A train leaves Delhi at 4.10 P.M. and reaches Aligarh at 7.25 P.M. The average speed of the train is 40 km/hr. What is the distance from Delhi to Aligarh?

(A) 110 km

(B) 120 km

(C) 130 km

(D) 140 km

Ans: C

Time taken = 3 hrs 15 min = \$\$3{1}/{4}\$\$hrs = \$\${13}/{4}\$\$hrs.
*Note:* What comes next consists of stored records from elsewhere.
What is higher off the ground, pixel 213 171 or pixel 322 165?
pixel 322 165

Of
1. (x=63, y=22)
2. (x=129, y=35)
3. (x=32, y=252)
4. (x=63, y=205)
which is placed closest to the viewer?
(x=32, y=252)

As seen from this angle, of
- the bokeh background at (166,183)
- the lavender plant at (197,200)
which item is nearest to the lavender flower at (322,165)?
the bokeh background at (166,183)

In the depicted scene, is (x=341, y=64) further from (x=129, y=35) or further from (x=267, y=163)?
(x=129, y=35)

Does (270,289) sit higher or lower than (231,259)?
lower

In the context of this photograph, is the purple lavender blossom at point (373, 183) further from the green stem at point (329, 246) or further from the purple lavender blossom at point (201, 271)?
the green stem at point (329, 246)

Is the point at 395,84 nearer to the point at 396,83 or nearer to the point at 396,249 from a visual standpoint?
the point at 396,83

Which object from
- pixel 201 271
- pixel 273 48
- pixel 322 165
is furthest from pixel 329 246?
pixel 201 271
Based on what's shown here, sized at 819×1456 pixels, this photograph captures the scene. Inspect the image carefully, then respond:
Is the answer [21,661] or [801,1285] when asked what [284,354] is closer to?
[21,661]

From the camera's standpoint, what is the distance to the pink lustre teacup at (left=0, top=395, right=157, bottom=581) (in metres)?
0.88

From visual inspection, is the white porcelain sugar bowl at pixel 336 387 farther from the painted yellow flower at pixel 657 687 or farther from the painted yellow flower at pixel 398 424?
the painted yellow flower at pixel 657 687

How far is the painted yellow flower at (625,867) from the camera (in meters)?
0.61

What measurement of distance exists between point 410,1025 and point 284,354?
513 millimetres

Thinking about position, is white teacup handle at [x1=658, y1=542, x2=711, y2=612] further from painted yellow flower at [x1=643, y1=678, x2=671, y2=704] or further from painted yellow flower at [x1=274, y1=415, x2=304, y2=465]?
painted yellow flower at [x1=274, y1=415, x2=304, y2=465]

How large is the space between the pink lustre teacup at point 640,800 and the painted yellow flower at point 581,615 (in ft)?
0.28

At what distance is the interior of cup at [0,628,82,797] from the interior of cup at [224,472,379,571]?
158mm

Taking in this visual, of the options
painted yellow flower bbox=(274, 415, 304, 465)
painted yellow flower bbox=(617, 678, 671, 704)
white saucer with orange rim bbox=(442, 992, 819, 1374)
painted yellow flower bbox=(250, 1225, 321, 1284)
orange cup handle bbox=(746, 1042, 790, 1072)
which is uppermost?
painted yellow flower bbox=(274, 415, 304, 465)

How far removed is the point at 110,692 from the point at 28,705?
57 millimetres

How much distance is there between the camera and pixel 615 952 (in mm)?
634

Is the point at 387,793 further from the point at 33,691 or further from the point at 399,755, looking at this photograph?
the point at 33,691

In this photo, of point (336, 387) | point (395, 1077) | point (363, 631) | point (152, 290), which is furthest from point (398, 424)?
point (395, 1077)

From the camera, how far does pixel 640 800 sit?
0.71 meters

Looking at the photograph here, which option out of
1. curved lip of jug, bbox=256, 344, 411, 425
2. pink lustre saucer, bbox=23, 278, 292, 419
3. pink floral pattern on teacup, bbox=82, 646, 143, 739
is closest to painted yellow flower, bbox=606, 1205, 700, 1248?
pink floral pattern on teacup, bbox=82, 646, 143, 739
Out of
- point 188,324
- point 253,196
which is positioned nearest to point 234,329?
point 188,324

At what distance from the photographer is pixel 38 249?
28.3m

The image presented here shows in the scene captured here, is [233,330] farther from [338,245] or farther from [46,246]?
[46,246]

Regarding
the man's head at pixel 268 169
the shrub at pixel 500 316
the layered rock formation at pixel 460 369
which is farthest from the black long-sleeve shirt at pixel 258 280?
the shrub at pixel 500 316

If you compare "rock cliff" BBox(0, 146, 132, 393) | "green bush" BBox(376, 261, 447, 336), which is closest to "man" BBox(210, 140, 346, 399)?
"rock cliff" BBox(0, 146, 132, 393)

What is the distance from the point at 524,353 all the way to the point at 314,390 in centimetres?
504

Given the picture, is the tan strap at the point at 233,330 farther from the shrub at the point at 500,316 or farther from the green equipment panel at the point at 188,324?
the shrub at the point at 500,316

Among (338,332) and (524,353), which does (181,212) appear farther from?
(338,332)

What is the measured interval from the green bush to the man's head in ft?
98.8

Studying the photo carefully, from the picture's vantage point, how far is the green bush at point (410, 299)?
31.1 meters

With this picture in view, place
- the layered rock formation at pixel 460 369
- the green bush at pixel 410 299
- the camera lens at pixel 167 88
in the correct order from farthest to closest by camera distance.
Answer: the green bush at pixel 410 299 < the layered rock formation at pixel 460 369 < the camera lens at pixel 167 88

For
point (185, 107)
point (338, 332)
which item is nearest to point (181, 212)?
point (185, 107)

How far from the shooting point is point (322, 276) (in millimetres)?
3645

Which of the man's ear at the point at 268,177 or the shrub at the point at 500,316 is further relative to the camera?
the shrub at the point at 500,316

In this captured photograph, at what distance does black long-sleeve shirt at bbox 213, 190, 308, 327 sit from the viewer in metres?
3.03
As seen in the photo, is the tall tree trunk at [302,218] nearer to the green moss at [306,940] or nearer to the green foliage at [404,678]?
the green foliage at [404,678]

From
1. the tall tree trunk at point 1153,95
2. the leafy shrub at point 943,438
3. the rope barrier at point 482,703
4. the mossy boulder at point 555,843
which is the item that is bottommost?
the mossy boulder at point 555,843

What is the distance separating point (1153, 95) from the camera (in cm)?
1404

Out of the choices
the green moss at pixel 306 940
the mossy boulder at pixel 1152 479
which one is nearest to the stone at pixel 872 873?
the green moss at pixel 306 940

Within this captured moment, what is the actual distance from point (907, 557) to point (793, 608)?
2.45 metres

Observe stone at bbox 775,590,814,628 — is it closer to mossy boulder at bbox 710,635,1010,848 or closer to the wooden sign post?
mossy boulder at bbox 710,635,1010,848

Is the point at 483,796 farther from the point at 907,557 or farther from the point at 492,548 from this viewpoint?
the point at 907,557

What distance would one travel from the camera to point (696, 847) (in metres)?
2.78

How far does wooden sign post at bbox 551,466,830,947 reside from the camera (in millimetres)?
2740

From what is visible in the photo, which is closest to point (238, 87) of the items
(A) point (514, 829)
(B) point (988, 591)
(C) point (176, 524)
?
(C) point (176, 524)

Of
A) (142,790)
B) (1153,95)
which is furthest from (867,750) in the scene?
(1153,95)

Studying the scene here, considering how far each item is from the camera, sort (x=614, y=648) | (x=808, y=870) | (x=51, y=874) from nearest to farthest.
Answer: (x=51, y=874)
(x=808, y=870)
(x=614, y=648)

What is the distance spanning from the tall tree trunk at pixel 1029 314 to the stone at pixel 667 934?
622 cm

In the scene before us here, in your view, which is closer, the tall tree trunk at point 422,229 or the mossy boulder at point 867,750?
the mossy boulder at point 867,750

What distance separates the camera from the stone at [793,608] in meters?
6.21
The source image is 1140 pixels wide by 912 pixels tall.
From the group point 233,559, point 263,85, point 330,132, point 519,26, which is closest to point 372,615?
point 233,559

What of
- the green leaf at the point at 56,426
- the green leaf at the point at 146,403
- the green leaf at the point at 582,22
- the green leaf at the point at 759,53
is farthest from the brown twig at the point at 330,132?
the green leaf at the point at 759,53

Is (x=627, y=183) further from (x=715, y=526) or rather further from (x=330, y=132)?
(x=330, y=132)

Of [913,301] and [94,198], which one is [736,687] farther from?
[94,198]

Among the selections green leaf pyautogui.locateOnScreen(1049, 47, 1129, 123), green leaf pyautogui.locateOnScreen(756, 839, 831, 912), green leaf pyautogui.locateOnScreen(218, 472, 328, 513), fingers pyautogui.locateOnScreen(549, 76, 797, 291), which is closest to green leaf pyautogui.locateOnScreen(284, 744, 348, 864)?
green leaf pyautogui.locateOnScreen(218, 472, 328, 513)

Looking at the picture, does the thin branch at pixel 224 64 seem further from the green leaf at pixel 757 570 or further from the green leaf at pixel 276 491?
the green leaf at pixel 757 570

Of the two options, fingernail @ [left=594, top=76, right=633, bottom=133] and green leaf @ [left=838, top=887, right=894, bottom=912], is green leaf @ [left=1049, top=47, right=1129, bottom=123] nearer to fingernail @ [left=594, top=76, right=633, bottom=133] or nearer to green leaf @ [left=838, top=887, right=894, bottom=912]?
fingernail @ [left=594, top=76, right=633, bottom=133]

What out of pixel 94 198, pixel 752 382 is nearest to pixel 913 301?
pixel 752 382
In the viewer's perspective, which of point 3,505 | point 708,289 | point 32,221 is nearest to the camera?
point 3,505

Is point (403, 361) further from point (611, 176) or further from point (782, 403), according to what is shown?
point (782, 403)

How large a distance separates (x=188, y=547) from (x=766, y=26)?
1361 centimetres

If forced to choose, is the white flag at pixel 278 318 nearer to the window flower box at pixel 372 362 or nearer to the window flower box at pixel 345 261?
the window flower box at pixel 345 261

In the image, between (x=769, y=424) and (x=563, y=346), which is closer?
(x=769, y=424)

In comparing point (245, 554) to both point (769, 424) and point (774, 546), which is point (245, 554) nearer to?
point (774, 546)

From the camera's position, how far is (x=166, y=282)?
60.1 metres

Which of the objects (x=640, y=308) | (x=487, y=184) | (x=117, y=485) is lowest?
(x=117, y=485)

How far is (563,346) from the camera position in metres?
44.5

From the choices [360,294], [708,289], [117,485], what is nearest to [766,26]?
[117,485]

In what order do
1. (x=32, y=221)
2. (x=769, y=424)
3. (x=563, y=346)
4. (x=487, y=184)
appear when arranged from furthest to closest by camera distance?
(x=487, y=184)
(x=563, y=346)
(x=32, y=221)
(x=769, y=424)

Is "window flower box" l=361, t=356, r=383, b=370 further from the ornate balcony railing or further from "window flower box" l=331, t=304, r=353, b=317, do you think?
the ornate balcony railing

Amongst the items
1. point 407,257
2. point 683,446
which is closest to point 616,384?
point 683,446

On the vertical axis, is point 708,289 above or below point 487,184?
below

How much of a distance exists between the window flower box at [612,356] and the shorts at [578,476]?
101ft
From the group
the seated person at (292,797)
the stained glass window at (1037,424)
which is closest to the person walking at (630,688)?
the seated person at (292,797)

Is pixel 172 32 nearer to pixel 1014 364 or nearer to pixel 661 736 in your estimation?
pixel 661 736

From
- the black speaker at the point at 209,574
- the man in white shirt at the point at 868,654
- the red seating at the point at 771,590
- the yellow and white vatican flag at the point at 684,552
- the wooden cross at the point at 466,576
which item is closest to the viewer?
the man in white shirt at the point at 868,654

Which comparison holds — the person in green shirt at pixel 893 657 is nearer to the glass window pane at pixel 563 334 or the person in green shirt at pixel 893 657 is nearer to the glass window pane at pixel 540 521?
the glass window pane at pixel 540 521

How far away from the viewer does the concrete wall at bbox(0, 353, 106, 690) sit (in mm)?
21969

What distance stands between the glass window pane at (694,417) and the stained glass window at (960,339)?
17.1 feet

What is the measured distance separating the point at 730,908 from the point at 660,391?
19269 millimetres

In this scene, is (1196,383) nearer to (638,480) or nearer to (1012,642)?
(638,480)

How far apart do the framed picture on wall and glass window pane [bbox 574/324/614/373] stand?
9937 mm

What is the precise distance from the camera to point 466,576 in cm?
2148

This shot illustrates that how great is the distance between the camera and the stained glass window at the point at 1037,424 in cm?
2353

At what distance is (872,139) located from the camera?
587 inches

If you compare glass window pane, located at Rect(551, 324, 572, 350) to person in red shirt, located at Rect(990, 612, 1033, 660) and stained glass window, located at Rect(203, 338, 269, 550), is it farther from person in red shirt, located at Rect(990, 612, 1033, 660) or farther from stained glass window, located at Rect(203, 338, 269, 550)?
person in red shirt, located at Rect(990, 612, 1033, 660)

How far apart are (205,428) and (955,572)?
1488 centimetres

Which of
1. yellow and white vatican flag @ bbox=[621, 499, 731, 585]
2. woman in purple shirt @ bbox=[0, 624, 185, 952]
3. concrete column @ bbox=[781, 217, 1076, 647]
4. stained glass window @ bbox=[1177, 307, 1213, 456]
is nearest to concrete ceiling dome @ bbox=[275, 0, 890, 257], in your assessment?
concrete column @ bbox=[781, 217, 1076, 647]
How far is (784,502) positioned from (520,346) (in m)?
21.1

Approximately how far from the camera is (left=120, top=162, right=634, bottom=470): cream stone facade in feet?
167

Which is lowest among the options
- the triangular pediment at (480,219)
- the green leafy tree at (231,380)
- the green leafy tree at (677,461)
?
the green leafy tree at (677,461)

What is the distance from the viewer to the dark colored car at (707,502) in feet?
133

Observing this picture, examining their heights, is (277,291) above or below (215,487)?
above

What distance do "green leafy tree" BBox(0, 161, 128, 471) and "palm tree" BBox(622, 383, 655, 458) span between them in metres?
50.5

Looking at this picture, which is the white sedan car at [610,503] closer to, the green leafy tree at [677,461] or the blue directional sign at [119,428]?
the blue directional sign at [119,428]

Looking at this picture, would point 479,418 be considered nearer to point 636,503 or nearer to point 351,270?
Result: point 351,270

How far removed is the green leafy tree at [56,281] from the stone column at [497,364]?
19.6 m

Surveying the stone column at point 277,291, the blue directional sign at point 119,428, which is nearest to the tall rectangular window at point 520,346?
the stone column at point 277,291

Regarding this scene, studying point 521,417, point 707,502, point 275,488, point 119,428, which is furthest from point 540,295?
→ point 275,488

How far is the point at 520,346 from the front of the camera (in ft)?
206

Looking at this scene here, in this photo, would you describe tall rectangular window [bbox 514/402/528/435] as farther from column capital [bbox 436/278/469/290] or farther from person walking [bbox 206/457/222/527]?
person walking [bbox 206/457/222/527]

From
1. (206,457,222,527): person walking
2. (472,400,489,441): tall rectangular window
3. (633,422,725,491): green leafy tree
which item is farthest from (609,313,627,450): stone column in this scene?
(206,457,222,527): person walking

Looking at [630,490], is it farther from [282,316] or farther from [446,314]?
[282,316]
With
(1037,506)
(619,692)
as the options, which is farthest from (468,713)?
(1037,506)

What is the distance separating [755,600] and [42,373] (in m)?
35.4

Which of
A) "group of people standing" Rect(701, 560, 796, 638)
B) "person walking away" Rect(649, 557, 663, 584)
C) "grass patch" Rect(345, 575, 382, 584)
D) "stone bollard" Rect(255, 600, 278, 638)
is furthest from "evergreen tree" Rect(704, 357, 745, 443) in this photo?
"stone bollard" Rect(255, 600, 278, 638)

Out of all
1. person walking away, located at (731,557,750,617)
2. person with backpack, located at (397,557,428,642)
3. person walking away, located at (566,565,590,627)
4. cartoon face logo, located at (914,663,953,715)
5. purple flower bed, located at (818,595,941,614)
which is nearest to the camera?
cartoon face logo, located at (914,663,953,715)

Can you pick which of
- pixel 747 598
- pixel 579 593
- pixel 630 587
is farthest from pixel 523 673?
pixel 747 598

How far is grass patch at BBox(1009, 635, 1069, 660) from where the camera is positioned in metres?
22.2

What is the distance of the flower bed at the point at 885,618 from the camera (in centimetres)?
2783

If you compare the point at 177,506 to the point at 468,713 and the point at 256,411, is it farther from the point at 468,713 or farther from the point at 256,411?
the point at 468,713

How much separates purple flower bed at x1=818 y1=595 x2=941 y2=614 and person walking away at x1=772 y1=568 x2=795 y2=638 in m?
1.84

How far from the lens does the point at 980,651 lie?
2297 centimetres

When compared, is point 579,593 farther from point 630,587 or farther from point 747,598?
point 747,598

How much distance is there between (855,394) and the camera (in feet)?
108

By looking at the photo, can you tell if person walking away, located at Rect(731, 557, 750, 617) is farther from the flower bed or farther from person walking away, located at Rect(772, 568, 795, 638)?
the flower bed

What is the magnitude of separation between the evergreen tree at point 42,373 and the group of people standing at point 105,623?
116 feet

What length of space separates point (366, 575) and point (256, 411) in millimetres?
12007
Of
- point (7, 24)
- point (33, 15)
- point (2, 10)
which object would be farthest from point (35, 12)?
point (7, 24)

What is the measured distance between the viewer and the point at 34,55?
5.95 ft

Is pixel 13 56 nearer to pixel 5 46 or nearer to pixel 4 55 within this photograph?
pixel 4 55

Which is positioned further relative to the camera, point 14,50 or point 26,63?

∴ Required distance = \$\$(40 × {13}/{4})\$\$ = 130 km.

Question: 4

The speeds of three cars are in the ratio 2 : 3 : 4. The ratio of the times taken by these cars to travel the same distance is

(A) 2 : 3 : 4

(B) 4 : 3 : 2

(C) 6 : 4 : 3

(D) 6 : 2 : 2

Ans: C

Ratio of speeds = 2 : 3 : 4.

∴ Ratio of times taken = \$\${1}/{2} : {1}/{3} : {1}/{4}\$\$ = 6 : 4 : 3.

Question: 5

In track meets both 100 yards and 100 metres are used as distances. By how many metres is 100 metres longer than 100 yards?

(A) 8.56 m

(B) 0.856 m

(C) 0.0856 m

(D) 1 m

Ans: A

1 yard = 0.9144 m ⇔ 100 yards = (100 × 0.9144) m = 91.44 m.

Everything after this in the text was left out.